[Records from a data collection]
•••••

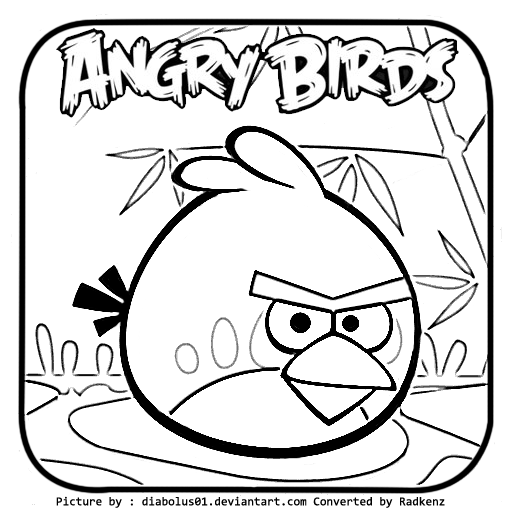 angry birds coloring pages red bird - radkenz artworks gallery angry birds seasons coloring page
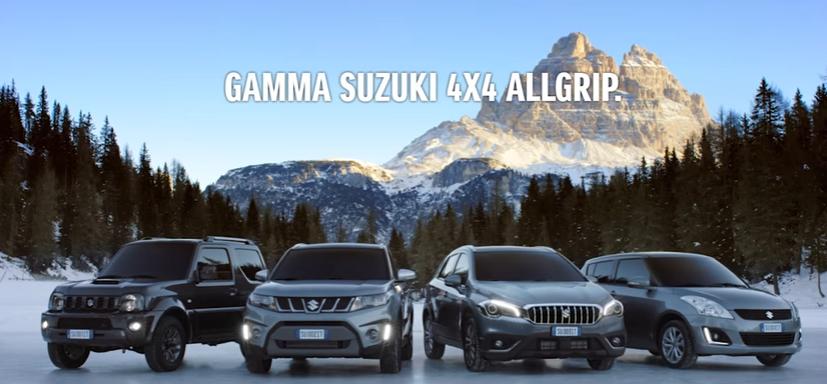 Canzone Gamma Suzuki pubblicità  4x4 Allgrip - Musica spot Novembre 2016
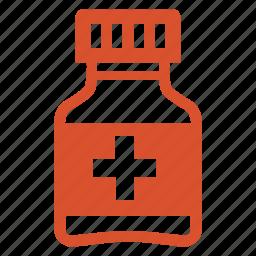 drug, drugs, medication, medications, medicine, pills icon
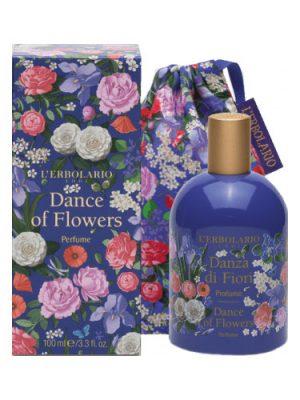 Dance of Flowers (Danza di Fiori) L'Erbolario für Frauen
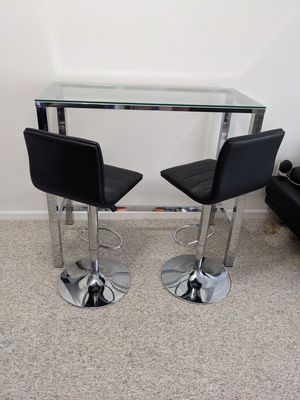 Glass Bar Table with Two Leather Bar Stools for Sale in Rahway, NJ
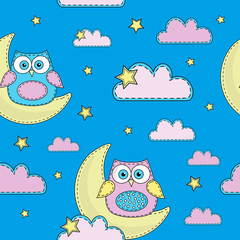 Cartoon Seamless Pattern Color Vector Illustration BLUE OWL Paper for Birthday and Party, Wall Decorations, Scrapbooking, Baby Book, Photo Albums and Card Print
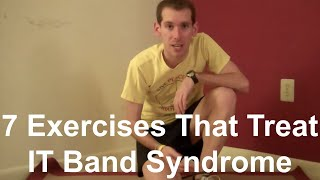 ITB Rehab Routine (How to Treat ITBS) - Strength Running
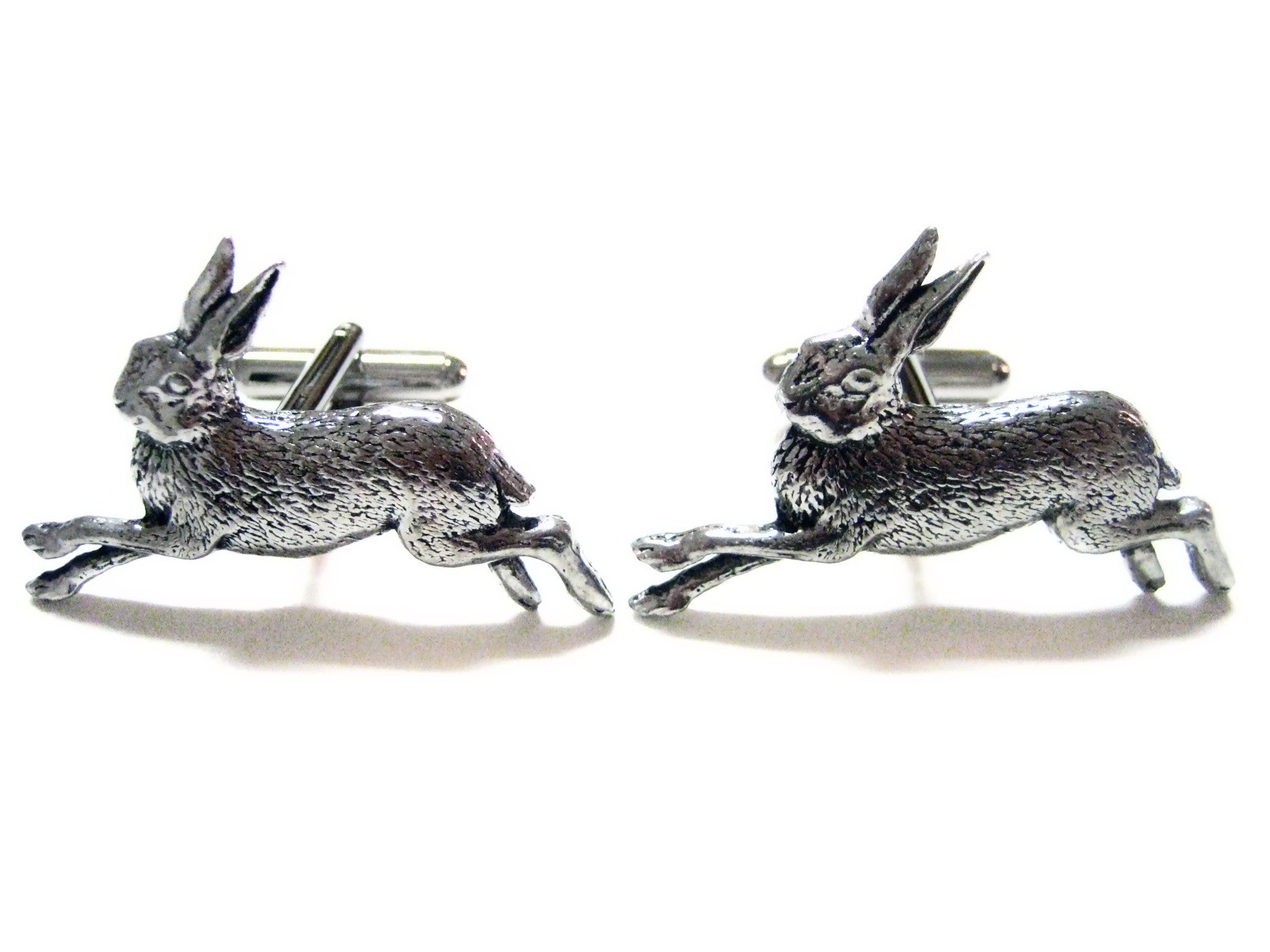 Running Rabbit Hare Cufflinks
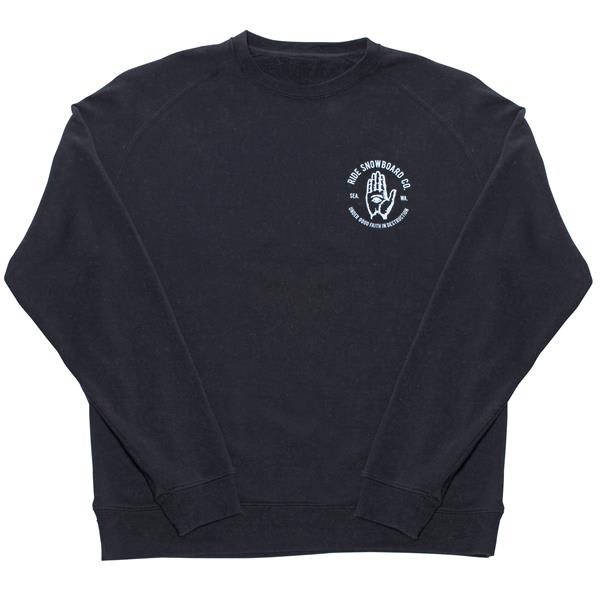Ride Destruction Crew Sweatshirt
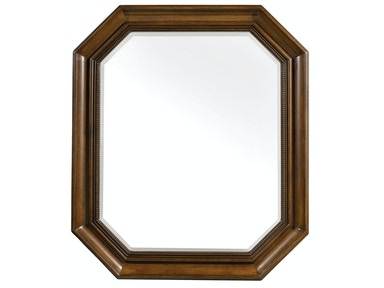 Hooker Furniture Archivist Portrait Mirror 5447-90008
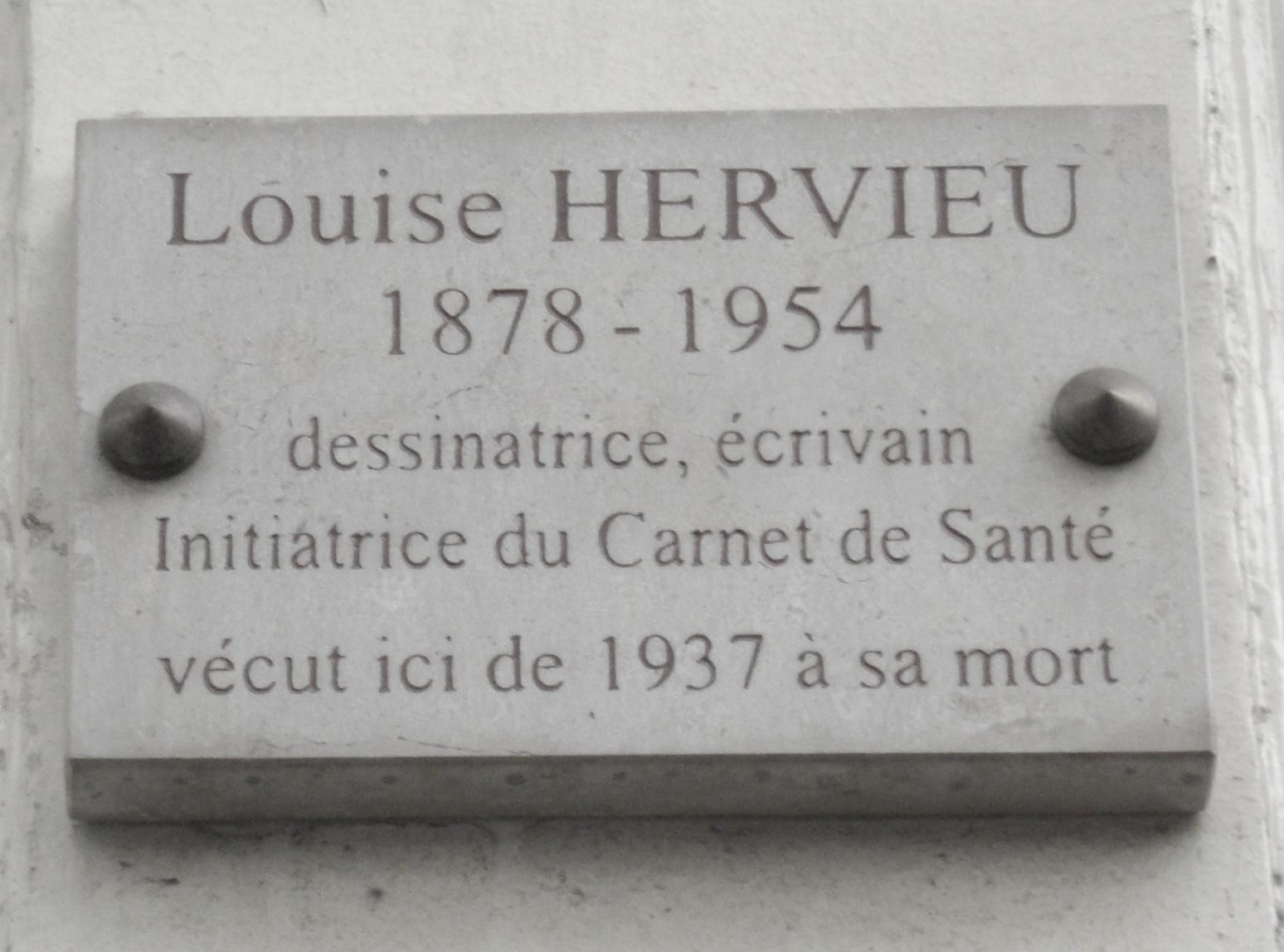 23 Rue Du Cherche Midi fichier:plaque louise hervieu, 55 rue du cherche-midi, paris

•••••

WHAT NEEDS TO BE DONE: Could you restate all of the data above word for word and skip every picture?

EXPECTED ANSWER:
 angry birds coloring pages red bird - radkenz artworks gallery angry birds seasons coloring page
 Canzone Gamma Suzuki pubblicità  4x4 Allgrip - Musica spot Novembre 2016
 drug, drugs, medication, medications, medicine, pills icon
 Dance of Flowers (Danza di Fiori) L'Erbolario für Frauen
 Glass Bar Table with Two Leather Bar Stools for Sale in Rahway, NJ
 Cartoon Seamless Pattern Color Vector Illustration BLUE OWL Paper for Birthday and Party, Wall Decorations, Scrapbooking, Baby Book, Photo Albums and Card Print
 ITB Rehab Routine (How to Treat ITBS) - Strength Running
 Running Rabbit Hare Cufflinks
Ride Destruction Crew Sweatshirt
 Hooker Furniture Archivist Portrait Mirror 5447-90008
 23 Rue Du Cherche Midi fichier:plaque louise hervieu, 55 rue du cherche-midi, paris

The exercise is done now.